If you want to do isotonic regression in R, DON’T use my homebrew version, use the gpava function in the isotone package instead.


  1. Mair, P., Hornik, M., and de Leeuw, J. (2009). Isotone optimization in R: Pool-adjacent-violators algorithm (PAVA) and active set methods.

Models for ordinal responses

A variable y is said to be ordinal if it takes on values or categories which have a natural ordering to them but the distances between the categories is not known. Ordinal variables are very common: some examples include T-shirt sizes, the Likert scale used in surveys (“for each of the following statements, choose along the scale of strongly disagree to strongly agree”), income brackets and ranked variables.

In this post, I introduce 3 commonly used methods for fitting regression models with an ordinal response. In what follows, I assume that the response variable y is ordinal, taking on category values \{ 1, 2, \dots, c \}. (As y is ordinal, we should think of these values as category numbers instead of actual quantitative values.) We want to fit a model where we can predict y based on a set of features or covariates x \in \mathbb{R}^p.
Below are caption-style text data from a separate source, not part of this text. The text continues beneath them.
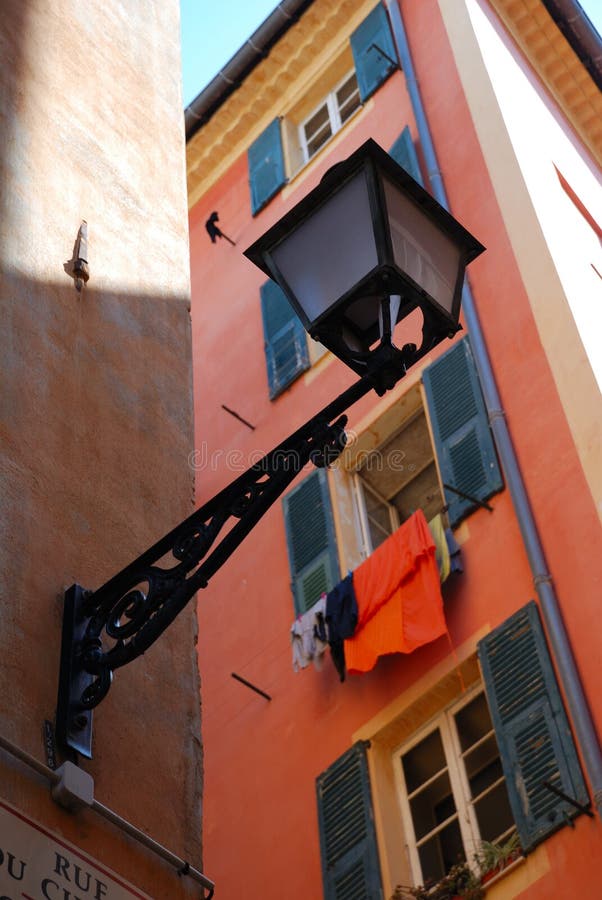 Street lamp and wall with open shutters, Nice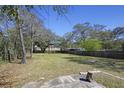 Large backyard with mature trees and wood privacy fence at 1634 Sumner Ave, North Charleston, SC 29406
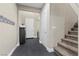 Entryway features dark wood-look floors, coat rack, and access to the stairs and front door at 6857 Stone Tower Ct, Las Vegas, NV 89149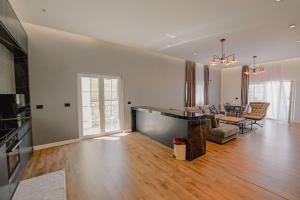 a large living room with a couch and a table at Vila Osmani in Ksamil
Cumulative logit model with proportional odds

The cumulative logit model with proportional odds assumes the following relationship between y and x:

\begin{aligned} \text{logit}[P(y \leq j)] = \log \dfrac{P(y \leq j)}{P(y > j)} = \alpha_j + \beta^T x, \qquad j = 1, \dots, c-1. \end{aligned}

This is a natural extension of logistic regression: there, we have c = 2. Note also that for fixed j, the above looks like logistic regression where we have made the response binary (above j vs. below or equal to j).

Note that in this model, each value of j gets its own intercept \alpha_j but the other coefficients \beta are fixed across j. Because of this, the model satisfies the proportional odds property: for all j,

\begin{aligned} \log \left[ \dfrac{P(y \leq j \mid x_1) / P(y > j \mid x_1)}{P(y \leq j \mid x_2) / P(y > j \mid x_2)} \right] = \beta^T (x_1 - x_2). \end{aligned}

With this model, the estimated probability of being less than or equal to j is

\begin{aligned} P(y \leq j) = \dfrac{\exp (\hat{\alpha}_j + \hat{\beta}^T x)}{1 + \exp (\hat{\alpha}_j + \hat{\beta}^T x)}. \end{aligned}

Hence, the estimated probability of being equal to j is

\begin{aligned} P(y = j)  &= P(y \leq j) - P(y \leq j - 1) \\  &= \dfrac{\exp (\hat{\alpha}_j + \hat{\beta}^T x)}{1 + \exp (\hat{\alpha}_j + \hat{\beta}^T x)} - \dfrac{\exp (\hat{\alpha}_{j-1} + \hat{\beta}^T x)}{1 + \exp (\hat{\alpha}_{j-1} + \hat{\beta}^T x)}. \end{aligned}

Adjacent-category logit model

The adjacent-category logit model assumes the relationship

\begin{aligned} \log \dfrac{P(y = j)}{P(y = j + 1)} = \alpha_j + \beta^T x, \qquad j = 1, \dots, c-1. \end{aligned}

Here the odds ratio uses only adjacent categories, whereas in the cumulative logit model it uses the entire response scale. Hence, the interpretation of the model is in terms of local odds ratios as opposed to cumulative odds ratios.

Having fit the model, the estimated probability of being equal to j is

\begin{aligned} P(y = j) = \dfrac{\exp (\hat{\alpha}_j + \hat{\beta}^T x)}{1 + \sum_{k=1}^{c-1} \exp(\hat{\alpha}_k + \hat{\beta}^T x) }. \end{aligned}

This is quite a different form from that for the cumulative logit model.

Continuation-ratio logit model

The continuation-ratio logit model assumes the relationship

\begin{aligned} \text{logit} [P(y = j \mid y \geq j)] = \log \dfrac{P(y = j \mid y \geq j)}{P(y > j \mid y \geq j)} = \alpha_j + \beta^T x, \qquad j = 1, \dots, c-1. \end{aligned}

Having fit the model, we have the estimated conditional probabilities

\begin{aligned} P(Y = j \mid Y \geq j) &= \dfrac{\exp (\hat{\alpha}_j + \hat{\beta}^T x)}{1 + \exp (\hat{\alpha}_j + \hat{\beta}^T x)}. \end{aligned}

With a bit of algebra we can convert them to unconditional probability estimates:

\begin{aligned} P(Y = j) = \dfrac{\exp (\hat{\alpha}_j + \hat{\beta}^T x)}{1 + \exp (\hat{\alpha}_j + \hat{\beta}^T x)} \prod_{k=1}^{j-1} \dfrac{1}{1 + \exp (\hat{\alpha}_k + \hat{\beta}^T x)}. \end{aligned}


  1. Agresti, A. (2010). Modeling Ordinal Categorical Data.